/SJARACNe

Scalable Tool for Gene Network Reverse Engineering

Primary LanguageShellOtherNOASSERTION

SJARACNe

SJARACNe is a scalable solution of ARACNe that dramatically improves the computational performance, especially on the memory usage to allow even researchers with modest computational power to generate networks from thousands of samples.

Download

git clone https://github.com/jyyulab/SJARACNe # Clone the repo

Prerequisites

Installation

Using conda to create a virtual environment (recommended)

The recommended method of setting up the required Python environment and dependencies is to use the conda dependency manager:

$ conda create -n py36 python=3.6.1
$ source activate py36
$ conda install --file requirements.txt

Using pip

First install Python 3.6.1 and then use the following command to install package requirements.

$ pip install -f requirements.txt

Install from source

The linux and OSX pre-built distribution are provided in SJARACNe/bin and the program will use the corresponding distribution with respect the operating system. Alternatively, you may use the Makefile to compile the code and build your own distribution. You can install SJARACNe directly from the source using setup.py:

$ git clone https://github.com/jyyulab/SJARACNe
$ cd SJARACNe
$ python setup.py install

Usage

$ sjaracne [project_name] [expression_matrix] [hub_genes] [output_directory]

Options

  • --bootstrap, default=100, Number of bootstrap networks.
  • --c_threshold, default=1e-5, P-value threshold in building consensus network.
  • --p_threshold, default=1e-7, P-value threshold in building bootstrap netwroks.
  • --depth, default=40, help=Maximum partitioning depth.
  • --run, default=False, help=Whether run the pipeline or just generate and stop.
  • --host, default=LOCAL, help=Whether to run on clusters or localhost. [LOCAL | LSF].

Notes:

  1. Setting the host option to LSF will change the run option to False.
  2. Absolute / relative filepaths without any environmental variables (e.g. $HOME) must be used.

Examples

EASY RUN

$ sjaracne [project_name] [expression_matrix] [hub_genes] [output_directory]

The above command will create 4 directories under the provided out_directory parameter as follows:

  • [out_directory]/SJARACNE_[project_name]/SJARACNE_log
  • [out_directory]/SJARACNE_[project_name]/SJARACNE_out.final
  • [out_directory]/SJARACNE_[project_name]/SJARACNE_scripts

There will be shell script files corresponding to the provided input files in the scripts directory in the following order:

  • 00_cleanup_[project_name].sh</code>
  • 00_pipeline_[project_name].sh</code>
  • 01_prepare_[project_name].sh
  • 02_bootstrap_[project_name].sh
  • 03_getconsensusnetwork_[project_name].sh
  • 04_getenhancedconsensusnetwork_[project_name].sh

The command will run scripts 02-04 automatically and generate the final results.

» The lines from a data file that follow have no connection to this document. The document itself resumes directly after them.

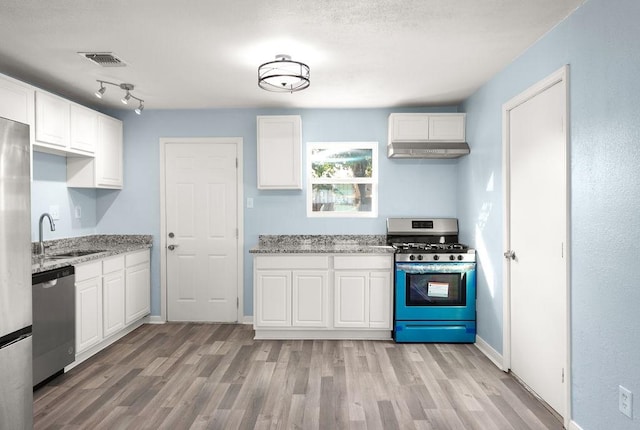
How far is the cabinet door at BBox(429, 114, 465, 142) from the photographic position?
4227mm

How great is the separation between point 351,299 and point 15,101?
10.8 feet

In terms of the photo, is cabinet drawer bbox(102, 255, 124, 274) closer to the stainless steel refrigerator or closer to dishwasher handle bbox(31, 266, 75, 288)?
dishwasher handle bbox(31, 266, 75, 288)

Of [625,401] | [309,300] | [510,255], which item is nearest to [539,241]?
[510,255]

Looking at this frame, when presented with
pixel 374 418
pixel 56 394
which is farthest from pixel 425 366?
pixel 56 394

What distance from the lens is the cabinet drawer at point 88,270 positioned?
3289 mm

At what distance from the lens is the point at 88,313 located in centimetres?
343

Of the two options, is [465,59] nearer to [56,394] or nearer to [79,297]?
[79,297]

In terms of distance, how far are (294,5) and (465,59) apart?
1.54 meters

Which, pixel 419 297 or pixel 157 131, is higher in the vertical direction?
pixel 157 131

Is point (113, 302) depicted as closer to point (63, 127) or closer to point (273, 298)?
point (273, 298)

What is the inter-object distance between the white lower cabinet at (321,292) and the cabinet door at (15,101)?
2.26 m

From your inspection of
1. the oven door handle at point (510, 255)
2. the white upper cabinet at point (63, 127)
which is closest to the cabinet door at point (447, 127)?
the oven door handle at point (510, 255)

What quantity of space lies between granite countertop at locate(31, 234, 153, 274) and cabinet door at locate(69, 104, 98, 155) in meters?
0.96

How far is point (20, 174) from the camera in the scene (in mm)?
2010
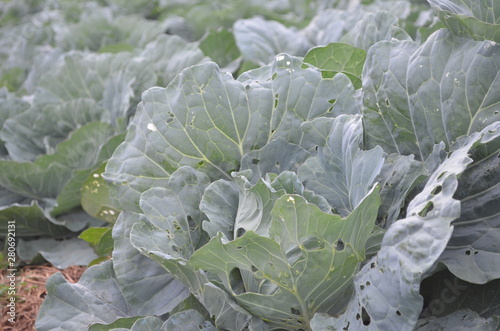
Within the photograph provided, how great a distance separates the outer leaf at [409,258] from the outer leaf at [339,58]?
87 centimetres

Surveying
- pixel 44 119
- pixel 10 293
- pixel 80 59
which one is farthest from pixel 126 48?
pixel 10 293

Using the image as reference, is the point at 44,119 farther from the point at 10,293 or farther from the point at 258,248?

Example of Running the Scripts on IBM LSF Cluster

$ sjaracne TF ./test_data/inputs/BRCA100.exp ./test_data/inputs/tf.txt ./test_data/outputs/ --host LSF

Example of Running Signaling Network on a Single Machine (Linux/OSX)

$ sjaracne SIG ./test_data/inputs/BRCA100.exp ./test_data/inputs/sig.txt ./test_data/outputs/

Example of Running Transcription Factor Network on a Single Machine (Linux/OSX)

$ sjaracne TF ./test_data/inputs/BRCA100.exp ./test_data/inputs/tf.txt ./test_data/outputs/

Expected Output

Expected output for the example data with 100 bootstraps is available under test_data/outputs/SJARACNE_TF/SJARACNE_out.final directory.

Reference

Alireza Khatamian, Evan O. Paull, Andrea Califano* & Jiyang Yu*. SJARACNe: a scalable software tool for gene network reverse engineering from big data. Bioinformatics (2018). * Corresponding authors.